Se trata de la restauración de una capilla que se quemó a principios del siglo XIX y para apagar el incendio se utilizó agua del canal, por lo que se dañaron bastante tanto las esculturas de arriba como los relieves de mármol de la parte inferior. Dentro de la rehabilitación todos hacemos de todo. Lo principal es ir limpiando todos los elementos con carbonato de amonio y después con un cepillo de dientes.

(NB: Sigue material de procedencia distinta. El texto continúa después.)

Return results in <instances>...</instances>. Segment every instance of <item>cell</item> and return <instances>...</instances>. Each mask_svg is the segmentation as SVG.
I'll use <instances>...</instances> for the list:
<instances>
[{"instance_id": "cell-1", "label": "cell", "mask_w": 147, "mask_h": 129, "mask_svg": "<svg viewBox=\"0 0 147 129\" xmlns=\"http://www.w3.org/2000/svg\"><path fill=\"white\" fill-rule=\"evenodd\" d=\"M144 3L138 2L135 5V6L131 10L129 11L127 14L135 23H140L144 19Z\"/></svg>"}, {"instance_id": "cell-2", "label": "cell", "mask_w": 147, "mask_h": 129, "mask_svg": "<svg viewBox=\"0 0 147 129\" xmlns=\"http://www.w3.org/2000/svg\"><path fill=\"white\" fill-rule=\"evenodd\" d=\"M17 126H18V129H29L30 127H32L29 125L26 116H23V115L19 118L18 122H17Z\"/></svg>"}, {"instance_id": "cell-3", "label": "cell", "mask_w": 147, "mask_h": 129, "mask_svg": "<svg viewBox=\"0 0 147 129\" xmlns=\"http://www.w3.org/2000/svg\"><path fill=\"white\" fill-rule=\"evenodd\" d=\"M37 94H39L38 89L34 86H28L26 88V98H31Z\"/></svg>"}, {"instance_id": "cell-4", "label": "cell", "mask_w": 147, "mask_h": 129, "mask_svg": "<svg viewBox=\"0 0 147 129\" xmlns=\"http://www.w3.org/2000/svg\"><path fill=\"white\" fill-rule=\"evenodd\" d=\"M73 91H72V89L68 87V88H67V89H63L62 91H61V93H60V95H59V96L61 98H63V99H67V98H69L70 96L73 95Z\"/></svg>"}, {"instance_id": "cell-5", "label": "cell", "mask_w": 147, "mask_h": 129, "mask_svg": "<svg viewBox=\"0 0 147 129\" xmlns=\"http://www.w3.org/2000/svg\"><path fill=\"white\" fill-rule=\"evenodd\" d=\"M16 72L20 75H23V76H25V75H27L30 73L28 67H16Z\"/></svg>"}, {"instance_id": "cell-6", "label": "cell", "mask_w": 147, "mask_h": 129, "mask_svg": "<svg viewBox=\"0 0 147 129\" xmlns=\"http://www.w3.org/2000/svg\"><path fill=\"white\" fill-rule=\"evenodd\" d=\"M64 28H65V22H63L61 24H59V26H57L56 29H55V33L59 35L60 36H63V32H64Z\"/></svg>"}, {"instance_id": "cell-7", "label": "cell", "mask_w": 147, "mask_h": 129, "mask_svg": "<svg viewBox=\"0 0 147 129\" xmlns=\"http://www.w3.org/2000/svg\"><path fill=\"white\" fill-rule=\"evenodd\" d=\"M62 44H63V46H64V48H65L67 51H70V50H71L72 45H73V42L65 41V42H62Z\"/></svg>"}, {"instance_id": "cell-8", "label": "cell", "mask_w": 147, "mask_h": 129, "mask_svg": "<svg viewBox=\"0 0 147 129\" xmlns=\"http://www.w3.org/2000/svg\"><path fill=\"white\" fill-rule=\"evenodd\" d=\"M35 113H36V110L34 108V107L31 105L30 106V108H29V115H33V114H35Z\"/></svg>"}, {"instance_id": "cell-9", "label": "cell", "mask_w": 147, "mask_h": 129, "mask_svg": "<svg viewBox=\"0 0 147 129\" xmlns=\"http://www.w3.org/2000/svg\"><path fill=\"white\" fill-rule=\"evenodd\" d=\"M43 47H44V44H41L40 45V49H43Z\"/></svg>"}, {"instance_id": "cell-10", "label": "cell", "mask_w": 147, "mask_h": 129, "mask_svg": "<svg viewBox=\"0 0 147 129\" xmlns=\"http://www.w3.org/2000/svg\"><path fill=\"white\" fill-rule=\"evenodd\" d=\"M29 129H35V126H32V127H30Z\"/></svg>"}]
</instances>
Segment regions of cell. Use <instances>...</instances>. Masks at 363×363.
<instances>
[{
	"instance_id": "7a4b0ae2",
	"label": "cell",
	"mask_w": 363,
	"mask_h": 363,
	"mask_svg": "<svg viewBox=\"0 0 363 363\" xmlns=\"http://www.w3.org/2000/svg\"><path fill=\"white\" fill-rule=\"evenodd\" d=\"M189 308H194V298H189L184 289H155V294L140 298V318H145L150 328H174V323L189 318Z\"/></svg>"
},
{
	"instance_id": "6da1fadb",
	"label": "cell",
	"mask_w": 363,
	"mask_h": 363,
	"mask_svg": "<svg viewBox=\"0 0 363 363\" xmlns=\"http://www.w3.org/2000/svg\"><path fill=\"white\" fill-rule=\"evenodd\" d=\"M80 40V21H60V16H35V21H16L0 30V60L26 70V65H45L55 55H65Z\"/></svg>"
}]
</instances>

Y aparte de las tareas en sí, ¿cómo es trabajar bajo las órdenes de Colalucci?
Para mí es algo muy enriquecedor, ya que aprendo cada día de él y no sólo de sus enseñanzas y consejos sino también de su calidad humana. Me impresiona que, siendo tan importante como es en el mundo de la restauración, sea a la vez un hombre tan humilde y sencillo, que se dirige a ti en todo momento con total normalidad y siempre se interesa por cómo te va.

Después de otras restauraciones en las que ha colaborado, como en la de la iglesia de Vila-real para la exposición ‘La luz de las imágenes’, ¿cuál diría que es la principal diferencia con su actual proyecto?
Estas dos restauraciones en concreto no tienen nada que ver. En la iglesia de Vila-real se trataba básicamente de borrar la suciedad de las paredes utilizando para ello gomas de borrar. El de ahora es mucho más estimulante.

¿Y al comparar el nivel de restauración que se realiza en España respecto al de Italia?
Opino que las diferencias son muy obvias, sobre todo porque el concepto de restauración del patrimonio en Italia está mucho más profesionalizado, por decirlo de algún modo. Juegan con un presupuesto bastante mayor y son, en general, mucho más rigurosos en cuanto al procedimiento. Se realizan más revisiones, se vigila más que las técnicas utilizadas sean las adecuadas según el caso, existen más ayudas económicas, etc. También me llama la atención que allí la mayoría de las piezas de arte se encuentran en las mismas iglesias, mientras que en España se recogen sobre todo en los museos.

¿Cómo valora el tema de restauración patrimonial a nivel local?
En general lo veo bien pero sí tengo una espinita en este sentido, y es el Museo de Ciencias Naturales del Carmen porque creo que ha sido siempre un mito y sigue siendo un referente de nuestro pueblo, pero está en franca decadencia y eso me da mucha lástima. Habría que restaurar muchas de sus piezas y enfocarlo de otra forma, potenciando actividades de cara a los niños especialmente. Por otra parte, también creo que el ayuntamiento debería ayudar a jóvenes que, como yo, realizamos estudios o prácticas en el extranjero. Tener una línea de becas destinadas a tal fin y subvencionar así la formación de los ondenses en el extranjero, al igual que sucede en otros pueblos.

¿Cambiaría la rehabilitación artística por el diseño cerámico que también ha conocido?
En absoluto. En el mundo del diseño cerámico se copia mucho y te estancas. El trabajo de restauración es totalmente distinto, nada que ver además la teoría con la aplicación, que requiere mucha más paciencia y atención al detalle, pero eso es algo que me encanta. Estar sobre un andamio y poder estar cerca de una pintura mural, por ejemplo, es para mí todo un privilegio.

¿Cómo vislumbra su futuro?
Difícil en este mundo, y ahora más aún, pero estoy pendiente de otro proyecto, esta vez en Yemen, y también es posible que se lleve a cabo la siguiente fase de la restauración en la que estoy inmersa ahora, que supondría la restauración de los lienzos de Veronés que hay en el techo de Santi Giovanni e Paolo. A más largo plazo, mi ilusión sería llegar a trabajar en un museo como el IVAM, por ejemplo, ejerciendo como ‘correo’, es decir, restauradora que también acompaña a las exposiciones cuando van a otros países, contacta con los artistas, etc.